##### Passage given #####
# Canon EF 16-35 F4 is shipping today



## RGF (Jun 20, 2014)

got notice from B&H that the lens will ship today. Tried to cancel my order at Canon Direct and was told it was too late, I would need to return it


----------



## dlleno (Jun 20, 2014)

Mine is arriving 27th. Canceled my amazon order without issue.


----------



## brad-man (Jun 20, 2014)

Mine is/was supposed to ship from Canon today. So far all I've gotten is an invoice (with an unscanned FedEx tracking number) for my free "100 Million EF Lens Gift Set" T-shirt along with a message that my order is "ready to ship". I am underwhelmed.


----------



## Random Orbits (Jun 21, 2014)

brad-man said:


> Mine is/was supposed to ship from Canon today. So far all I've gotten is an invoice (with an unscanned FedEx tracking number) for my free "100 Million EF Lens Gift Set" T-shirt along with a message that my order is "ready to ship". I am underwhelmed.



Patience. For some reason Canon is shipping the gift set and lens separately. I got the shipping number for the lens a few hours after the gift set.


----------



## brad-man (Jun 21, 2014)
#####
To-do list:
1. In the forum thread about the Canon EF 16-35 F4, on what date is dlleno's lens arriving?
2. Using the forum thread about the Canon EF 16-35 F4, decide whether each statement agrees with it: (a) RGF was able to cancel the order at Canon Direct. (b) dlleno canceled an Amazon order without issue. (c) Random Orbits received the shipping number for the lens before the one for the gift set.
3. From the forum thread about the Canon EF 16-35 F4, reproduce the passage that begins at the words "## Random Orbits" and stops after "the gift set.".
##### Data block #####
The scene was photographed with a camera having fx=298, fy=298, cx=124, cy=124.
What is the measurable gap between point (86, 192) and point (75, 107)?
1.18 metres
#####
Task answers:
1. The 27th.

2.
(a) No: "Tried to cancel my order at Canon Direct and was told it was too late, I would need to return it"
(b) Yes: "Canceled my amazon order without issue."
(c) No: "I got the shipping number for the lens a few hours after the gift set."

3.
## Random Orbits (Jun 21, 2014)

brad-man said:


> Mine is/was supposed to ship from Canon today. So far all I've gotten is an invoice (with an unscanned FedEx tracking number) for my free "100 Million EF Lens Gift Set" T-shirt along with a message that my order is "ready to ship". I am underwhelmed.



Patience. For some reason Canon is shipping the gift set and lens separately. I got the shipping number for the lens a few hours after the gift set.